Sometimes I feel like a motherless child ,” he sang roughly. The other dancers watched him nervously. “That’s our national anthem, man,” he said to a couple that had stopped dancing to look at him. “That’s our song, sweethearts,” he said, looking around him. “All right, mine then. I’m an orphan.”

“Oh, come on,” the girl said, exasperated, “an orphan. A grown man.”

He pulled away from her. The band stopped playing. “Hell,” he said loudly, “from the beginning. Orphan. Bachelor. Widower. Only child. All my names scorn me.

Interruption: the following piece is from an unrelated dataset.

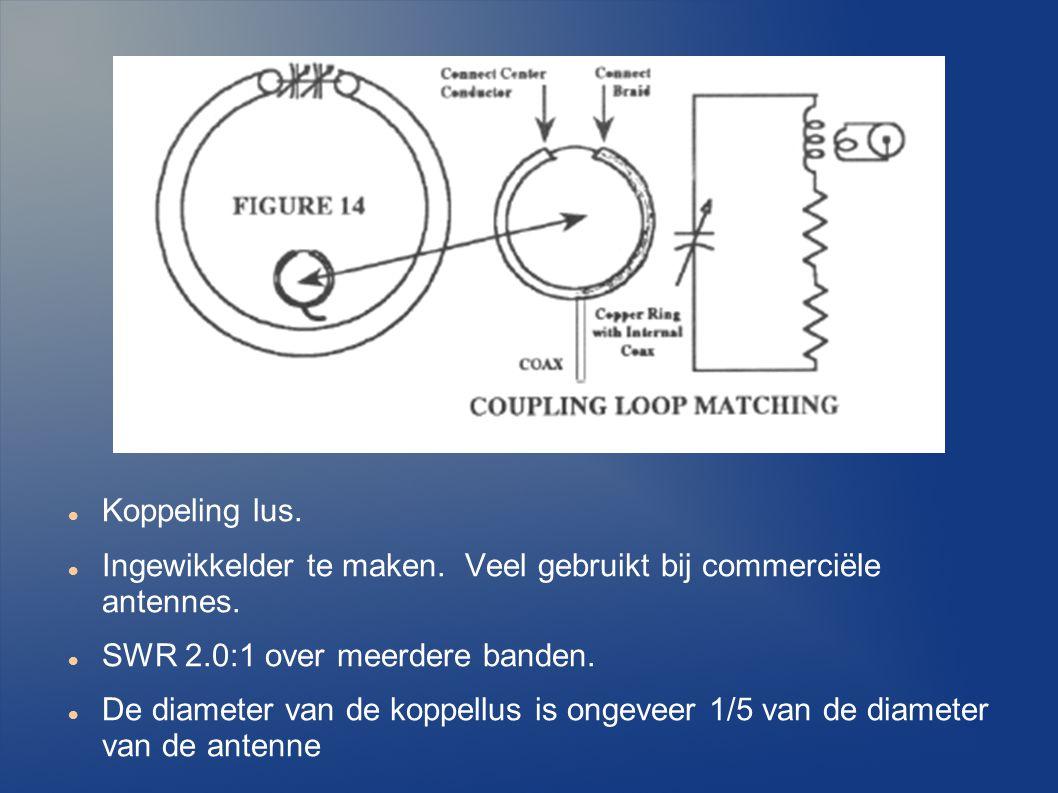 Koppeling lus.Ingewikkelder te maken. Veel gebruikt bij commerciële antennes.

I’m a survivor. I’m a goddamned survivor, that’s what.” The other couples crowded around him now. People got up from their tables. He could see them, on tiptoes, stretching their necks over the heads of the dancers. No, he thought. No, no. Detachment and caution. The La Meck Plan. They’ll kill you. They’ll kill you and kill you. He edged away from them, moving carefully backward against the bandstand. People pushed forward onto the dance floor to watch him. He could hear their questions, could see heads darting from behind backs and suddenly appearing over shoulders as they strained to get a look at him.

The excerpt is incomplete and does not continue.